Long story short, imo, the Mistborn series had a good blend of political intrigue and action, and had violence/depression on nowhere near the scale of, say, the Sword of Truth series, which I'm told the GRRM books are much, much worse than.


message 24: by Katyana (new)

Katyana | 6 comments Hmm. Well, I feel uncomfortable getting too much into a detailed comparison, because it would be relatively bursting with spoilers from people who are still reading either of the series.

Obviously the 2 series have a ton of differences. But firstly, to address Andrew's "There were relatively few deaths" you could also validly say that there were relatively few characters in the Mistborn series, comparatively. So while there was a lesser body count, there were significantly fewer characters that I cared about. Suffice it to say, I found Mistborn to have equally heart-wrenching segments. I cried my eyes out with both series.

I also heavily disagree with Askavi's assessment on the plot of GRRM's series. Specifically, "With the GRRM books, it just feels like I have a mountain of questions accumulated over 4 books, with very little answers, or even clues, about the MAIN storyline" - maybe, because I liked it better than you, I read it more closely than you did. But I feel like I have a very solid idea of what is going on, and feel confident in my theories of how things will play out. That isn't to say that there won't be surprises, but the arc is solid, and the spine of the series is concrete. I know where its going, and I have a pretty good idea of where it will end up. I know a couple of the huge revelations that have been, imo, heavily alluded to and/or foreshadowed. I think that its a brilliantly complicated and intricate plot.

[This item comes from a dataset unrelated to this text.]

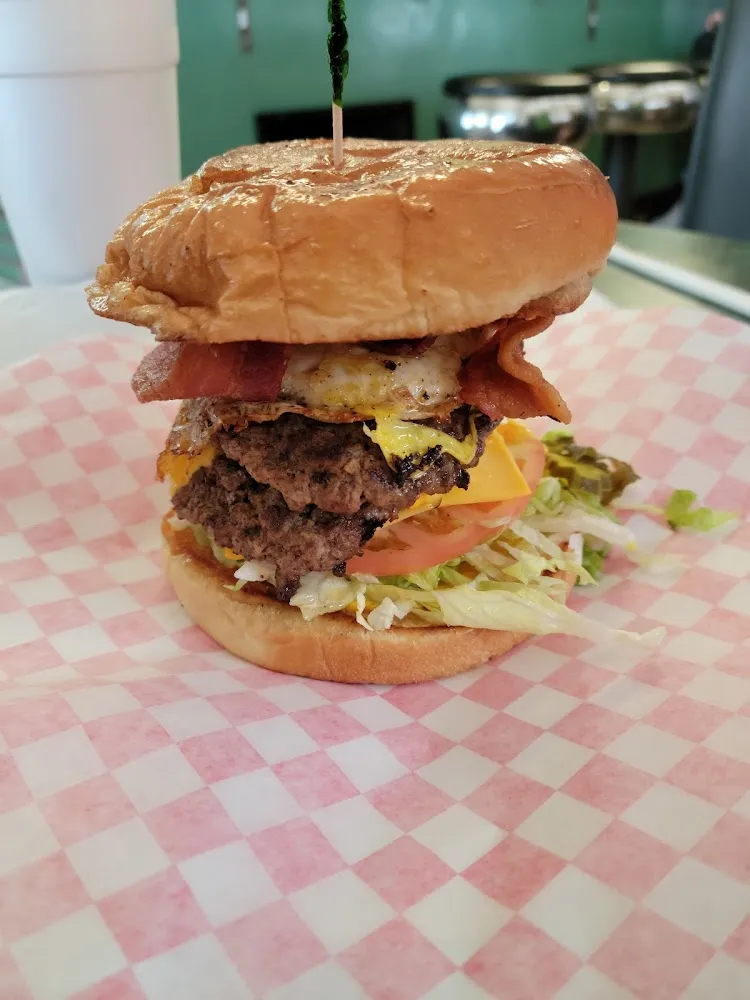 Double Bacon Cheeseburger Egg Burger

Which, again, is why I think its probably more a matter of personal taste.


message 25: by Knecht (new)

Knecht | 3 comments Just a quick point about ASoIF... I remember reading somewhere that Book 4 was actually supposed to contain the storylines from Book 4 as well as from (the unreleased) Book 5, since as GRRM was writing it, he realized that there was too much for a single book. Book 4 definitely was considerably more meandering and unresolved than the previous 3 books.

Also, it strikes me that the political intrigue in the books is much less about the cat-and-mouse, now-the-tables-have-turned! type intrigue, and much more about meticulously crafted revenge. Again, its been a while since I've read them, but almost every character in the book is either seeking revenge against some other person/force, or dying from somebody else's vengeance, basically resulting in epic, multilayered, Hatfield/McCoy-ish drama. The drive of the plot is, to me, watching each revenge dynamic being built up, collide with somebody else's schemes, and spawn newer dynamics in their dust in a tradgedic (in the King Lear-ean sense) kind of way.


message 26: by Cormack (new)

Cormack Hmm, so I got another 100 pages or so into Game of Thrones and it's picking up some. I think trying to keep up with all the various houses and intrigues was just too much, and plowing through and just paying attention to stuff that interests me is proving more fruitful.


message 27: by Foomy (new)

Foomy | 6 comments Cormack wrote: "Hmm, so I got another 100 pages or so into Game of Thrones and it's picking up some. I think trying to keep up with all the various houses and intrigues was just too much, and plowing through and ..."

For me it seemed that things moved much quicker after about half of the first book was done, even the political stuff. It takes a while to introduce so many players.